[Provided text]
+-------+
= 4th Fleet (Imperial Japanese Navy) =

Fleet of the Imperial Japanese Navy

The 4th Fleet was a fleet of the Imperial Japanese Navy. The Fourth Fleet designation was used during three separate periods. The initial designation was for a group of ships that were assigned to work together during the Russo-Japanese conflict and the period of its immediate aftermath. The second time the designation was used was during the Sino-Japanese conflict, and the third time was as a South Pacific area of command during the middle of the Pacific War.

==History==
===Russo-Japanese War===
First established on June 14, 1905, the 4th Fleet was created after the Battle of Tsushima in the Russo-Japanese War specifically to support and cover the landings of Japanese forces in Sakhalin. Afterwards, it was sent to the United States with the Japanese delegation negotiating the Treaty of Portsmouth ending the war, and was disbanded on December 20, 1905.

===The Fourth Fleet Incident===
The Fourth Fleet was temporarily resurrected during a war game exercise executed in 1935, playing the role of the opposition force under the command of Hajime Matsushita. While participating in field manoeuvres, the Fourth Fleet became caught in extremely foul weather. The weather continued to deteriorate and by 26 September had reached typhoon status. Two of the newer, large Special Type destroyers, Hatsuyuki and Yūgiri, had their bows torn away by the heavy seas. A number of recently built heavy cruisers also suffered significant structural damage. Myōkō, Mogami and the submarine tender Taigei developed serious cracks in their hulls, and the light aircraft-carriers Hōshō and Ryūjō suffered damage to their flight decks and superstructure, with Ryūjō also having her hangar section flooded. The minelayer Itsukushima suffered damage that required several months for extensive repairs, necessitating a near complete rebuild. Nearly all the fleet's destroyers suffered damage to their superstructures, and fifty-four crewmen were lost, swept overboard or killed outright.

The Japanese Admiralty held a hearing on the damage suffered by Fourth Fleet in the storm, resulting in recommendations for changes on Japanese warship design and construction. A number of new designs that used heavier guns and taller superstructures were found to be top-heavy, and efforts were made to stabilize these ships by reducing weight above the waterline. In addition, cracks in the hulls of the new cruisers indicated the recently adopted practice of electric welding hull seams was suspect, and the practice was canceled on all new Japanese warship construction. The event was kept a secret from the public.
+-------+
[Recorded data]
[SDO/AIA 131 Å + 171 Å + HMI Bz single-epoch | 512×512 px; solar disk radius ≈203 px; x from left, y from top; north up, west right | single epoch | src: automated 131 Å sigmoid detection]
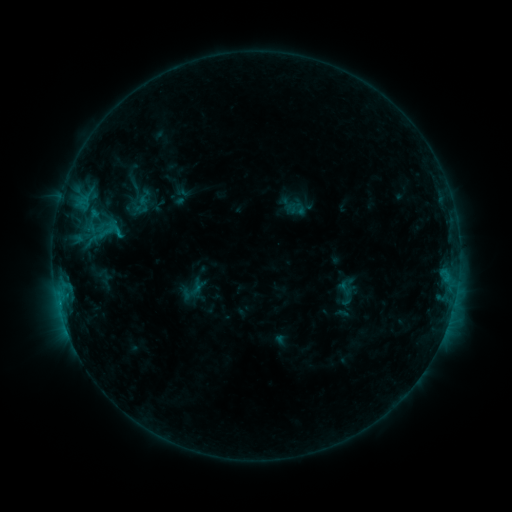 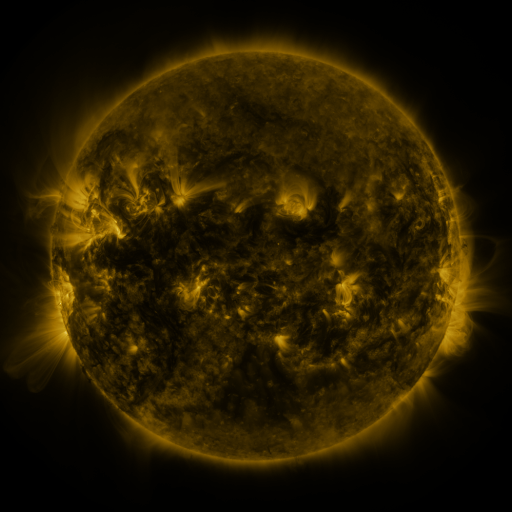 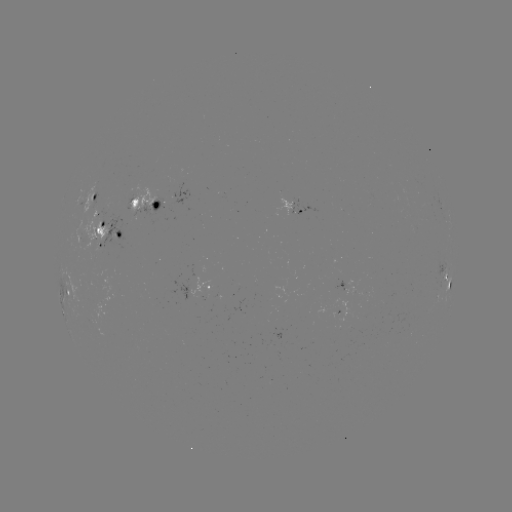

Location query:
+-------+
[What is asked]
1: Transcribe the 4th Fleet text starting with "The 4th Fleet was a" and going on through "the Pacific War.".
2: Put this sentence from the 4th Fleet text into Spanish: "The weather continued to deteriorate and by 26 September had reached typhoon status."
You won't need the lines for any of this.

[Results for the exercise]
1:
The 4th Fleet was a fleet of the Imperial Japanese Navy. The Fourth Fleet designation was used during three separate periods. The initial designation was for a group of ships that were assigned to work together during the Russo-Japanese conflict and the period of its immediate aftermath. The second time the designation was used was during the Sino-Japanese conflict, and the third time was as a South Pacific area of command during the middle of the Pacific War.

2: El tiempo siguió empeorando y para el 26 de septiembre había alcanzado la categoría de tifón.